Not only that, but he offered to carry employees' "special intentions" to Lourdes if they wrote to his assistant. Jeffries even ended his emails with the Latin phrase "Ditat Deus." ("God Enriches").
"We request that you immediately cease promoting religion through DES email," the foundation's Madeline Ziegler wrote Jeffries in June, "and do not involve DES employees in any future religious trips you take."
The foundation wouldn't even have to go to court. A stout letter would do. Worked all the time.
But not this time!
The Freedom from Religion Foundation ran up against two Arizona lawyers with a sharp legal minds and backbones. The August 10th response of Arizona Attorney General Mark Brnovich and Division Chief Counsel Paul Watkins to Ziegler is a masterwork of First Amendment jurisprudence.
They have set out a clear-eyed, common-sense position that should make Arizonans proud - and more free - and serve as a template for officials elsewhere who are facing this kind of anti-religious bullying.
Their conclusion: Jeffries probably should not have involved his assistant in collecting the special intentions, but Jeffries' emails (there were trip updates) were "private speech, did not bear the endorsement of the State, and did not violate the Constitution."
Brnovich and Watkins pointed out what the foundation's Zeigler had herself acknowledged: Jeffries' emails were "personal." The state clearly allows employees to use its email system to send and receive personal emails. Many promote charitable causes.
In writing about the charitable purpose of his trip, Jeffries had made clear that employees should only send in their "special intentions" if they felt comfortable doing so.
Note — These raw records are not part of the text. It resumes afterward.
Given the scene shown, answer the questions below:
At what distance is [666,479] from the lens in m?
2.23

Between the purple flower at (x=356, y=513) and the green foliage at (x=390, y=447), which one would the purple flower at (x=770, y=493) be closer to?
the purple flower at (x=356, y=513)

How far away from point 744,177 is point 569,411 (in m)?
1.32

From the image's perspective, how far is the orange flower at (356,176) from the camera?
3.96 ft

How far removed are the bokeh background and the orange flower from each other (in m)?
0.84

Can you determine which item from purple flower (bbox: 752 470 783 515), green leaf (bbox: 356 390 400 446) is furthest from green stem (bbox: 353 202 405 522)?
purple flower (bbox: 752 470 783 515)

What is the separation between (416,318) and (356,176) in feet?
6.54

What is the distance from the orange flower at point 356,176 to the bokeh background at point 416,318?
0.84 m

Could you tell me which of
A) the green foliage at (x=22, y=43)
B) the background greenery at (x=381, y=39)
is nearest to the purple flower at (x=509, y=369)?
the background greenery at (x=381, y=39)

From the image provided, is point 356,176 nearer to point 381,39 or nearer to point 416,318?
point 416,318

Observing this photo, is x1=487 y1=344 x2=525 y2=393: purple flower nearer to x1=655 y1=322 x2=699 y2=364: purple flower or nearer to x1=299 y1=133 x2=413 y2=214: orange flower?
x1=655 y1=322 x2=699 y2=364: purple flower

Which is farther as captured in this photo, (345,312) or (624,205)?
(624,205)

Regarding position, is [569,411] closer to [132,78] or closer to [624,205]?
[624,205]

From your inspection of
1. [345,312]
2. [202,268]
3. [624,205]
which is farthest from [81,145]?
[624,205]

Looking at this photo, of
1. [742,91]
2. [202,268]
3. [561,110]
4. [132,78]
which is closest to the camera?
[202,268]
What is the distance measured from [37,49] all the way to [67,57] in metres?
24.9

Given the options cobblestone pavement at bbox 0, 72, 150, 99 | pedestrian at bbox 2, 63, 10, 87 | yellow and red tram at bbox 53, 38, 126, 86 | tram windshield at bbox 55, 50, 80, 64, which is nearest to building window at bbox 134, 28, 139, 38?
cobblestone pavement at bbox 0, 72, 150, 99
There was no suggestion that the state (DES) was sponsoring or endorsing Jeffries' trip or his request to carry petitions to Lourdes.
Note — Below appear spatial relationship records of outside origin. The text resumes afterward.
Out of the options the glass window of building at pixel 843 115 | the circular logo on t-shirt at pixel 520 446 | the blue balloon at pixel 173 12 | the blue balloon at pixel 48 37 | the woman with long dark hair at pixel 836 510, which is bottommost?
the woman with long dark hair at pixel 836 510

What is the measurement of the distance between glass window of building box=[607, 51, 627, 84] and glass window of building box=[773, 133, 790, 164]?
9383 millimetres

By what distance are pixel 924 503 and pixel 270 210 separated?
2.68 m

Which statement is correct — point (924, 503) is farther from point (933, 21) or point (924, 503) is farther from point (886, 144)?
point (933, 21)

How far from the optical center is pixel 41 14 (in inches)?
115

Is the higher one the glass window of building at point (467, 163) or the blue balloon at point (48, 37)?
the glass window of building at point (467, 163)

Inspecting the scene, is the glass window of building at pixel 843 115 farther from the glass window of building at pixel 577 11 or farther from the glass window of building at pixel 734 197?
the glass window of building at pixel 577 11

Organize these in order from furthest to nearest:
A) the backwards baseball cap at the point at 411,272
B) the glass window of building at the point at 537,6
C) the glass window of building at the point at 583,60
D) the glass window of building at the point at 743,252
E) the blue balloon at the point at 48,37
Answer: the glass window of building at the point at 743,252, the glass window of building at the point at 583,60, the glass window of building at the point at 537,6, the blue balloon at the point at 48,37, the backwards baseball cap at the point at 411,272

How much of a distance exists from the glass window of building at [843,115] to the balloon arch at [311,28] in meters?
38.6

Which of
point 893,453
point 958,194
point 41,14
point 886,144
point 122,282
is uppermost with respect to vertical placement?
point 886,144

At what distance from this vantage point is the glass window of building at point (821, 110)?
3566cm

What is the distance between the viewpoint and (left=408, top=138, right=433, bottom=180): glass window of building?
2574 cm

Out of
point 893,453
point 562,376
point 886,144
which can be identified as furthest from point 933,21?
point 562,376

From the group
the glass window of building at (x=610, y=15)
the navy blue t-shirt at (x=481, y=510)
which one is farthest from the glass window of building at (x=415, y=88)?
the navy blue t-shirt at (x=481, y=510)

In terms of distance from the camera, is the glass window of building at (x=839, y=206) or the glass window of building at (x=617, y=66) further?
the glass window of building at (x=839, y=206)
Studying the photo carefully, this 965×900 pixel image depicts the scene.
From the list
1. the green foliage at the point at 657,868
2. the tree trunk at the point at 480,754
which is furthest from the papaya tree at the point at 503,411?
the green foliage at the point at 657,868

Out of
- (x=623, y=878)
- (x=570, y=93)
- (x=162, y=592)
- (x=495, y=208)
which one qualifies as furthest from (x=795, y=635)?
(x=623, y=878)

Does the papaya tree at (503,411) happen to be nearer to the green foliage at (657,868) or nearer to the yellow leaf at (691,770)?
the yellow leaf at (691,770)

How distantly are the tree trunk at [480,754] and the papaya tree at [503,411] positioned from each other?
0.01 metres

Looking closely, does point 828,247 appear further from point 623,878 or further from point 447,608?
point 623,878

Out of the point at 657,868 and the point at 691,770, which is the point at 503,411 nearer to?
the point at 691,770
Jeffries was clearly not proselytizing or evangelizing, but did he somehow violate the separation of church and state because his emails touched on religion and the sacred? It's here that Watkins' analysis becomes both sublime and devastating.
Why should Jeffries be prohibited from using the state email system on constitutional grounds simply because his private charitable activity has a religious foundation? He was simply participating in regular on-going office discourse.
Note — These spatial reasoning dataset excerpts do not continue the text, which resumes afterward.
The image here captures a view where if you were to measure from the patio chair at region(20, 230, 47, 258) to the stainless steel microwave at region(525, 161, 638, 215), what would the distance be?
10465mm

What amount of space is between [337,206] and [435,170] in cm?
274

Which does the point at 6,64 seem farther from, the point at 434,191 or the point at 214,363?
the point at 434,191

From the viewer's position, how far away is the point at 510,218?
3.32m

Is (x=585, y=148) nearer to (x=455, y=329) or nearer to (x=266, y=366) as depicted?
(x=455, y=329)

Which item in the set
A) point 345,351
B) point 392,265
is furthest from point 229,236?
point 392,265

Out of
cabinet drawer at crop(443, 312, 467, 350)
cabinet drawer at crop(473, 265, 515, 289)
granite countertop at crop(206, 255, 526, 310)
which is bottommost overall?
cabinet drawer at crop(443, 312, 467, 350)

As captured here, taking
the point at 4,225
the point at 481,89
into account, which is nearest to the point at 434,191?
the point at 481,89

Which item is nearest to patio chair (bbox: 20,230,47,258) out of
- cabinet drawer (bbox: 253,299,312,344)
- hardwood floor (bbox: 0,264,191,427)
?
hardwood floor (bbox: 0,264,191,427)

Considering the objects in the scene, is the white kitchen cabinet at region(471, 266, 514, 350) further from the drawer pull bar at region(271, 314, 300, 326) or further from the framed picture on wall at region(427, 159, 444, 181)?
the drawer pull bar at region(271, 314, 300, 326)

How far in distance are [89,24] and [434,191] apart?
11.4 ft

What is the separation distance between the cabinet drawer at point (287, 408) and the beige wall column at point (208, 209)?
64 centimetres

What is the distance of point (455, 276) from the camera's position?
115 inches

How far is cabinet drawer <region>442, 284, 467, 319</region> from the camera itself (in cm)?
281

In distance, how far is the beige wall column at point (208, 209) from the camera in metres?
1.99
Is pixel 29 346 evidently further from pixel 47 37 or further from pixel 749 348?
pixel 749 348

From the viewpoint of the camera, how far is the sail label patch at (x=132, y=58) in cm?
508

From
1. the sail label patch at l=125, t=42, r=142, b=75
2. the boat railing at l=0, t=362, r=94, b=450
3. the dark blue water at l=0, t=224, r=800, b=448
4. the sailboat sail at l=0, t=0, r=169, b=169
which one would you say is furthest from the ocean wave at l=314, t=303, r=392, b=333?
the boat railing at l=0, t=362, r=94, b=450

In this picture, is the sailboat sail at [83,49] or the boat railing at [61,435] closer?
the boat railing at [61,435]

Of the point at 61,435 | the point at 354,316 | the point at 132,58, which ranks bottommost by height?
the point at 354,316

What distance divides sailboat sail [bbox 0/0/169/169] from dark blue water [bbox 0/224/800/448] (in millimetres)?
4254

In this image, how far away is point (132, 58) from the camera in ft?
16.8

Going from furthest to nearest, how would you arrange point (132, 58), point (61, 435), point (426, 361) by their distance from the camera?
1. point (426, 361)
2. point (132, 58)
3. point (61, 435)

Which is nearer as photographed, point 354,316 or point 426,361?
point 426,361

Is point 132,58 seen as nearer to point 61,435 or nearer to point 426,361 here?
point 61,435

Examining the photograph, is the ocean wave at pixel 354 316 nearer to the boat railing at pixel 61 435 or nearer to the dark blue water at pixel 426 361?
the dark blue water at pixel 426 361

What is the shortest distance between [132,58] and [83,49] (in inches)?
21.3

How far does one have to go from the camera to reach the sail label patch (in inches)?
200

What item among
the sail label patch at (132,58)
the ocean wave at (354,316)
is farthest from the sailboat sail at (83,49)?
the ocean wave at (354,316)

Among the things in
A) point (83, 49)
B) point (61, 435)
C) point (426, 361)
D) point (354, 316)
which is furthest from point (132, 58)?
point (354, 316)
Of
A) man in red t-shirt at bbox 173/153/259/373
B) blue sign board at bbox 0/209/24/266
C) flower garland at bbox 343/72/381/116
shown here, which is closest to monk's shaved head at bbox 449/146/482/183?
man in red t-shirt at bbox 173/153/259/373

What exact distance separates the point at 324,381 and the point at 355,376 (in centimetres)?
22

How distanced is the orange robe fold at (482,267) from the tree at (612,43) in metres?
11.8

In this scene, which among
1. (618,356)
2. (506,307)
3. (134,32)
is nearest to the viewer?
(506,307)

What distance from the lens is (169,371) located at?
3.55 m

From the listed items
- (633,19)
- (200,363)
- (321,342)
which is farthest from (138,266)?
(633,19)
True, the charitable activity mentioned in Jeffries' emails may have had a religious underpinning. But is the foundation suggesting that the state delve into the religious or non-religious foundations of all charitable activities or trips mentioned in employee emails? Or that emails on personal non-religious trips should be allowed and emails on personal religious trips forbidden?
All this would mean the government policy on personal emails is not neutral. It would be discriminating between religious and non-religious charitable activities. Red Cross activities would be fine. Order of Malta charitable activities would be banned. Such a policy would, in fact, violate the U.S. Constitution's First Amendment protections.
In pointing out the legal morass Zeigler's logic would lead state officials into, Brnovich and Watkins ask her to imagine that Jeffries had instead written to employees about an upcoming trip to Green Bay's Lambeau Field.
"[A]s any Wisconsin organization is likely aware, many people venerate Lambeau Field as a sacred shrine to the Packers (the Packers' official website proudly refers to Lambeau Field as 'Hallowed Ground' .). Would your constitutional objections remain if Mr. Jeffries was rhapsodic about his reverence for the 'hallowed ground of Lambeau Field and offered to prayerfully whisper each employee's name while watching video highlights of Aaron Rodgers' successful 'Hail Mary' passes from the 2015-16 season?"
Wicked. Just wicked.
The Arizona Attorney General's office had one more play up his sleeve. Remember that Latin phrase "Ditat Deus." ("God Enriches") in Jeffries' emails? Turns out it's Arizona's state motto.
As they might say at Lambeau Field, Mark Brnovich and Paul Watkins just hit pay dirt!
Ken Blackwell is a Senior Fellow for Human Rights and Constitution Governance at the Family Research Council. He serves on the Board of Directors of the Becket Fund for Religious Liberty.